WHAT NEEDS TO BE DONE >> Your answer must be the listing, given again word for word.

DATA FOR THIS TASK >>

_ _ _ _ _

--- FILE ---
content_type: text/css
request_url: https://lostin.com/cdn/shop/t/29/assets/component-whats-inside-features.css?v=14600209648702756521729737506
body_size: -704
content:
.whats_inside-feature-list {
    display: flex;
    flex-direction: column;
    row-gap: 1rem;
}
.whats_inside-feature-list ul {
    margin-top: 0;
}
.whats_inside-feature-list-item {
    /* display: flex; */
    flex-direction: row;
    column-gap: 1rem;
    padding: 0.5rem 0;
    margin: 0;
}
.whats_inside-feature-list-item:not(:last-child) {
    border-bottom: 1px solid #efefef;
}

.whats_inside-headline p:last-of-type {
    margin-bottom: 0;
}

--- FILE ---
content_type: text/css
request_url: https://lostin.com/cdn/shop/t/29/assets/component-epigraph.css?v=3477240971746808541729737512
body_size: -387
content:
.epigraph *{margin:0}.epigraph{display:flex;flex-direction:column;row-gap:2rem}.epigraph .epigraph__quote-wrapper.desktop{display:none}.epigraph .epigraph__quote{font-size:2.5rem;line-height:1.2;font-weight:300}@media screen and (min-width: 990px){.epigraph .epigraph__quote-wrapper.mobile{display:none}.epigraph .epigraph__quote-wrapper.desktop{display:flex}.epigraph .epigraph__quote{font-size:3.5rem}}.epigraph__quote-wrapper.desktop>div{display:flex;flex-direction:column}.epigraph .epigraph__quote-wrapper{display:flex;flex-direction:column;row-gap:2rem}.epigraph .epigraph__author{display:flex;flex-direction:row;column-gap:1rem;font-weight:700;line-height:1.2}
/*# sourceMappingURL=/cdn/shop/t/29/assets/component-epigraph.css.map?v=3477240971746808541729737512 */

_ _ _ _ _

EXERCISE OUTPUT >>
--- FILE ---
content_type: text/css
request_url: https://lostin.com/cdn/shop/t/29/assets/component-whats-inside-features.css?v=14600209648702756521729737506
body_size: -704
content:
.whats_inside-feature-list {
    display: flex;
    flex-direction: column;
    row-gap: 1rem;
}
.whats_inside-feature-list ul {
    margin-top: 0;
}
.whats_inside-feature-list-item {
    /* display: flex; */
    flex-direction: row;
    column-gap: 1rem;
    padding: 0.5rem 0;
    margin: 0;
}
.whats_inside-feature-list-item:not(:last-child) {
    border-bottom: 1px solid #efefef;
}

.whats_inside-headline p:last-of-type {
    margin-bottom: 0;
}

--- FILE ---
content_type: text/css
request_url: https://lostin.com/cdn/shop/t/29/assets/component-epigraph.css?v=3477240971746808541729737512
body_size: -387
content:
.epigraph *{margin:0}.epigraph{display:flex;flex-direction:column;row-gap:2rem}.epigraph .epigraph__quote-wrapper.desktop{display:none}.epigraph .epigraph__quote{font-size:2.5rem;line-height:1.2;font-weight:300}@media screen and (min-width: 990px){.epigraph .epigraph__quote-wrapper.mobile{display:none}.epigraph .epigraph__quote-wrapper.desktop{display:flex}.epigraph .epigraph__quote{font-size:3.5rem}}.epigraph__quote-wrapper.desktop>div{display:flex;flex-direction:column}.epigraph .epigraph__quote-wrapper{display:flex;flex-direction:column;row-gap:2rem}.epigraph .epigraph__author{display:flex;flex-direction:row;column-gap:1rem;font-weight:700;line-height:1.2}
/*# sourceMappingURL=/cdn/shop/t/29/assets/component-epigraph.css.map?v=3477240971746808541729737512 */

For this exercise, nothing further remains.